Not much new to report.  Just going through some ideas of the layout.  Right now I'm leaning toward 2 rows of six plants each.  Each bucket will be about 1 1/2 ft from the wall and each plant will be 1 ft from each other.  This seems sorta of close and I could reduce the number of plants if needed.  

The 2 totes will be the res/control for RDWC.

I am going to add a door in between the rows for easy access and then keep the 2 side doors closed during the grow.

I would like to lower the bottom shelf so I have about 3 ft of room between the next shelf so I could use it for mothers or vegging.  The middle shelf would be for cloning and the top just left open for duct work.

So is 12 plants too much?  Too close together?  With the 4 600 watters there would be a light over every 3 plants.


----------



## MosesPMG (Apr 15, 2011)

If you find a strain that grows well in a SOG or a more sativa strain even, 12 should be fine in that space and 3 plants per light is great


----------



## OGKushman (Apr 15, 2011)

the Super Short Oatmeal Bubba would do gooooood in there


----------



## The Hemp Goddess (Apr 15, 2011)

You shouldn't have any problems at all with 12 plants in that much space and with that kind of lighting (I am so jealous).  I don't see you having to do SOG or short strains (???)--you have plenty of room.  Four sq ft for each plant is plenty of room for a decent sized plant.  I would max out the room and let them get some good veggy growth before going to flowering.


----------



## monkeyhammer (Apr 15, 2011)

The Hemp Goddess said:
			
		

> You shouldn't have any problems at all with 12 plants in that much space and with that kind of lighting (I am so jealous).  I don't see you having to do SOG or short strains (???)--you have plenty of room.  Four sq ft for each plant is plenty of room for a decent sized plant.  I would max out the room and let them get some good veggy growth before going to flowering.




Would you recommend doing 3 rows of 4 so they would be spaced a little further apart?  I was looking at the rows of 6 to make a walk way between the plants.  My initial idea was the 3 rows of four to maximize the space between the plants.

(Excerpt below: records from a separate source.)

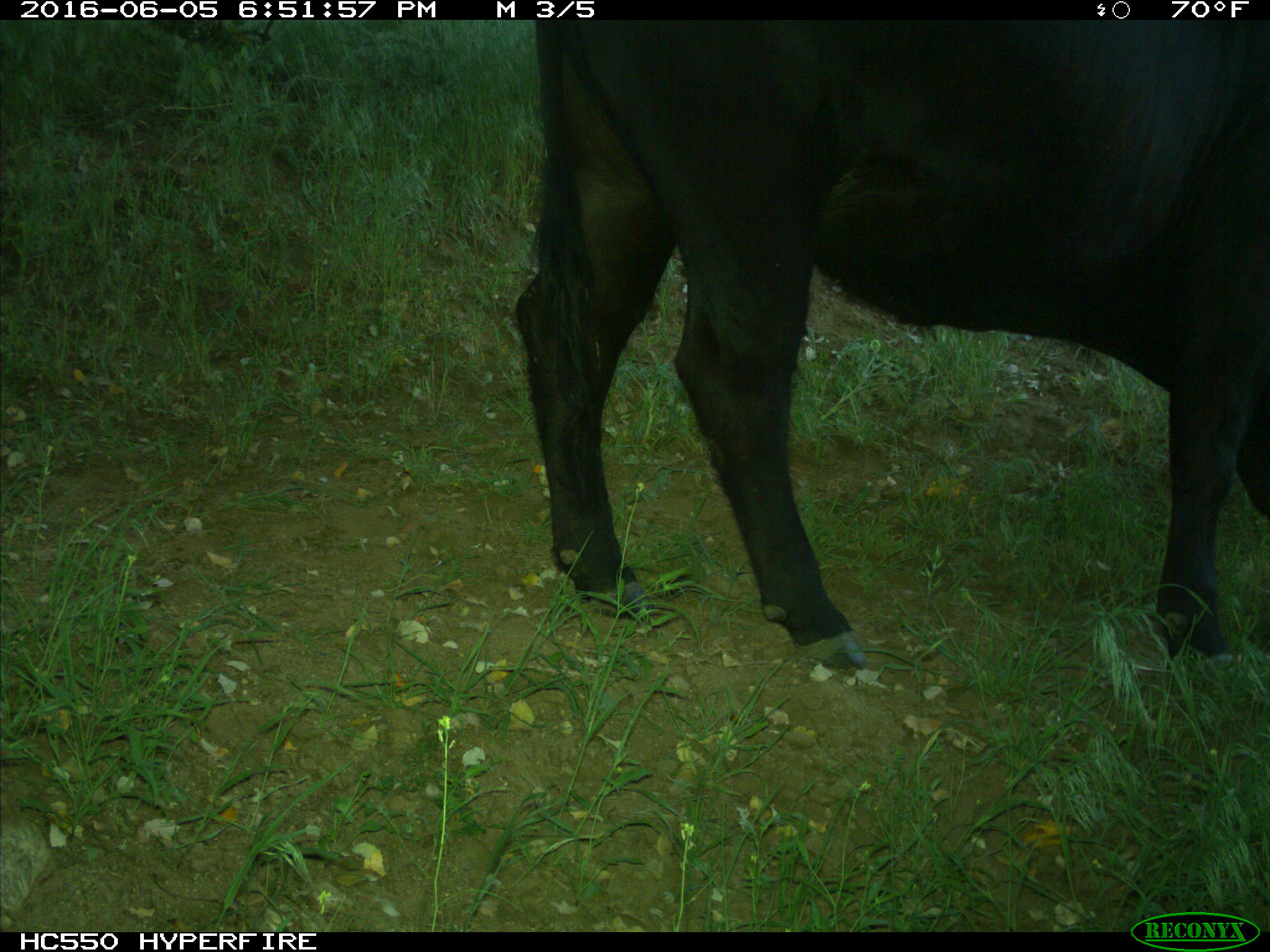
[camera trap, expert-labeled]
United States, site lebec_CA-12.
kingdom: Animalia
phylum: Chordata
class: Mammalia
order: Artiodactyla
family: Bovidae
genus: Bos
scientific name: Bos taurus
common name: domestic cow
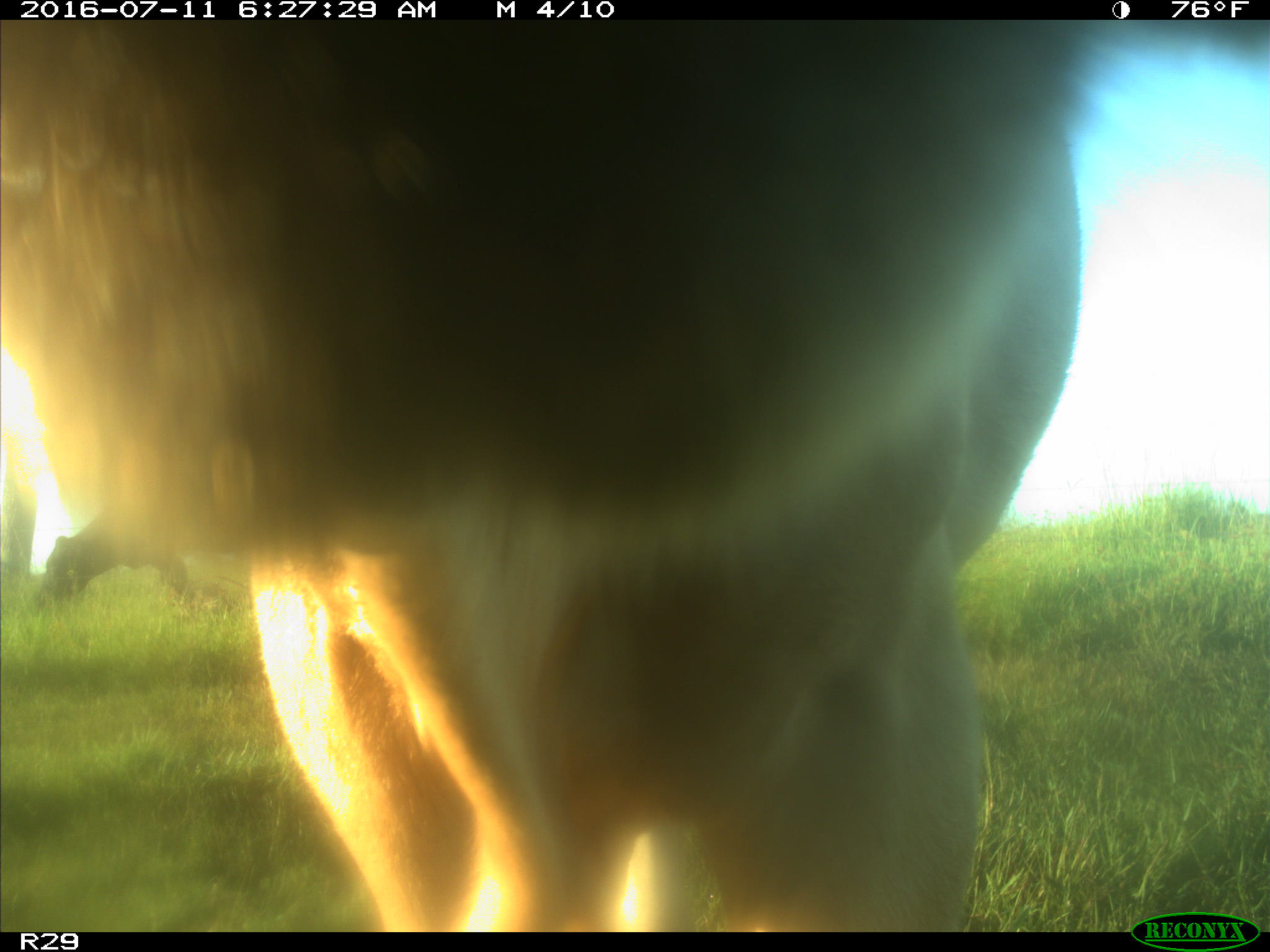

I will be using 4 600 watt air cooled hps hoods.


----------



## nouvellechef (Apr 15, 2011)

It will help as summer is coming and help you when you need to check on rez PPM, PH if its located outside the room. In RDWC you MUST keep the temp at a reasonable degree to maximize the potential. Having them outside the room will allow you to instantly see that the parameters are dialed in. Really with this system, you are making it so other than training and trimming up lowers before flower, you really just set it and forget it. GL


----------